Sally Benson, Department of Energy Resources Engineering, Stanford University

Objective

This research program combines laboratory experiments, numerical methods and analytical solutions to evaluate the fundamental science underpinning sequestration of atmospheric carbon dioxide in saline aquifers and the multiphase flow of CO2, brine and to a lesser degree, oil.  As the research progresses, researchers will assess which, if any, modifications to currently accepted multiphase flow theories are needed and will develop approaches for reliably predicting field-scale performance.

Background

Carbon dioxide capture and sequestration (CCS) in deep geological formations is an important component of the portfolio of options for reducing greenhouse emissions. Saline aquifers have the largest sequestration capacity, as compared to oil and gas reservoirs or deep unminable coal beds. Saline aquifers are also more broadly distributed and thus, closer to more emission sources. However, unlike oil and gas reservoirs with proven seals that have withstood the test of time, saline aquifers must be carefully characterized to assure that CO2 will achieve high retention rates and remain permanently trapped in the subsurface. Improved fundamental understanding of multiphase flow (i.e., the simultaneous flow of more than one fluid phase through a porous medium) and trapping in CO2-brine systems is needed to take advantage of the large storage capacity of saline aquifers.

Approach

Optimizing the design and operation of injection projects will depend on knowledge of injectivity (i.e., the rate and pressure at which fluids can be pumped underground without fracturing the formation), trapping capacity, distribution of CO2 in the subsurface and the extent of the subsurface plume. A combination of multiphase flow experiments, numerical simulations, flow theory and reservoir characterization is used to address fundamental issues as shown in Figure 1.  Interaction and iteration among these four approaches improves the ability to identify and test new phenomena and techniques that can be applied to quantitative models.

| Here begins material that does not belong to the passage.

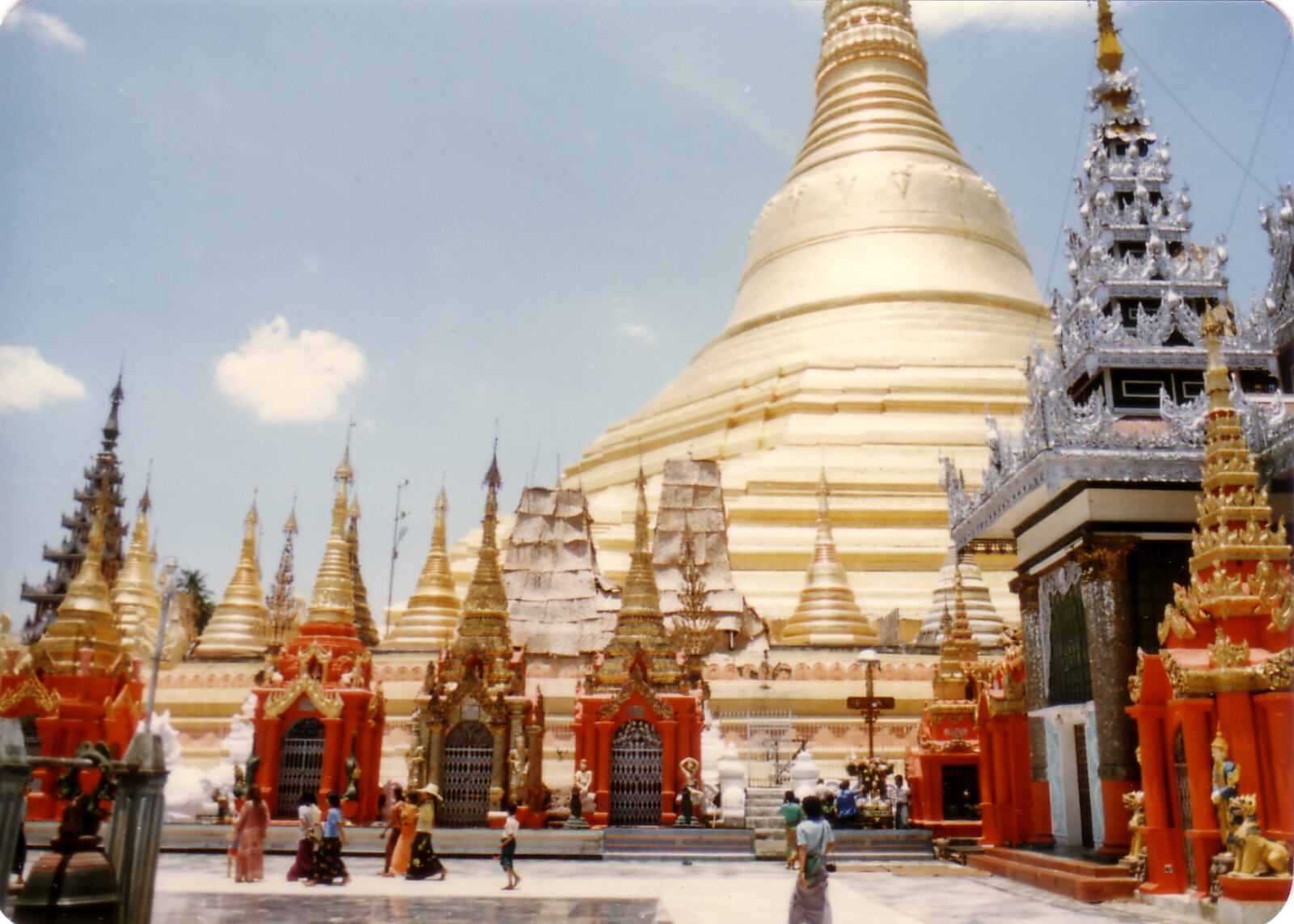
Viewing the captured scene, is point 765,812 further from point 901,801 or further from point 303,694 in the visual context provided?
point 303,694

Capillary pressure is one of the dominant forces in long-term sequestration, and a better understanding of the capillary heterogeneity and relative permeability of CO2-water systems is essential for accurate simulations ranging from the sub-core to the basin scale.

Figure 1

Figure 1: Illustration of the interrelated components used to study multiphase flow and trapping of CO2.

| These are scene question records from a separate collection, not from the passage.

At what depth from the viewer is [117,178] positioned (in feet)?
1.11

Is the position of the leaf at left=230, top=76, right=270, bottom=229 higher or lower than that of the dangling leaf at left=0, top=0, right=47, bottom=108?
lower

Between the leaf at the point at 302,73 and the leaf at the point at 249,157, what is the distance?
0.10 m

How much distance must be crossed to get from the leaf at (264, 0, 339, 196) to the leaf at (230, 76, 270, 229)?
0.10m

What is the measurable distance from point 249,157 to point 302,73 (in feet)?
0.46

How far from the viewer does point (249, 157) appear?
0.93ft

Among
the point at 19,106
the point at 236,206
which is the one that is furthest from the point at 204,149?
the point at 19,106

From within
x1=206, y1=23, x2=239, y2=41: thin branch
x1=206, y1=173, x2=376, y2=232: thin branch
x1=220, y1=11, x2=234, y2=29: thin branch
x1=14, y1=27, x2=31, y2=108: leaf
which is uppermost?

Recent work on core-scale multiphase flow properties of CO2 and water in sandstone rocks at reservoir conditions focuses on four components related to capillary forces:

(1) In situ measurements of capillary pressure and capillary heterogeneity
A novel method has been developed to measure drainage capillary pressure at the core and sub-core scale.  This improved computational tool enables research on the implications of small-scale capillary heterogeneity on CO2 plume movement, solubility trapping and capillary trapping.

(2) Enhanced trapping due to capillary barriers
This work investigates the impact of natural capillary heterogeneity in sandstone rock on CO2 saturation buildup and trapping.  CO2 core flooding experiments conducted at high pressure and temperature provide evidence for trapping due to capillary heterogeneity and suggest that depositional structures in the rock will impact the movement and steady-state distribution of a CO2 plume.

(3) Influence of capillary pressure treatment on solubility trapping
This work assesses the most appropriate treatment for the capillary entry pressure.  Differences in how capillary pressure curves are modeled can impact entry-pressure representations.

(4) Semi-analytical solutions for predicting CO2 saturations as a function of flowrate, interfacial tension and core geometry
The purpose of this work is to provide a simple approximate semi-analytical solution for predicting the average saturation during core flood experiments, thus avoiding the need for 3-D simulations. A new criterion has been established to identify the viscous-dominated regime at core scale. Variations of interfacial tension, core permeability, length of the core and the effects of buoyancy, capillary and viscous forces are also accounted in the theoretical solutions.